◆ THE PROBLEM
Give an exact copy of the data that follows.

◆ DATA EXCERPT

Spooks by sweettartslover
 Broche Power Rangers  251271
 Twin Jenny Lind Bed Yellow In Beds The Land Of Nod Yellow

◆ ANSWER SECTION
Spooks by sweettartslover
 Broche Power Rangers  251271
 Twin Jenny Lind Bed Yellow In Beds The Land Of Nod Yellow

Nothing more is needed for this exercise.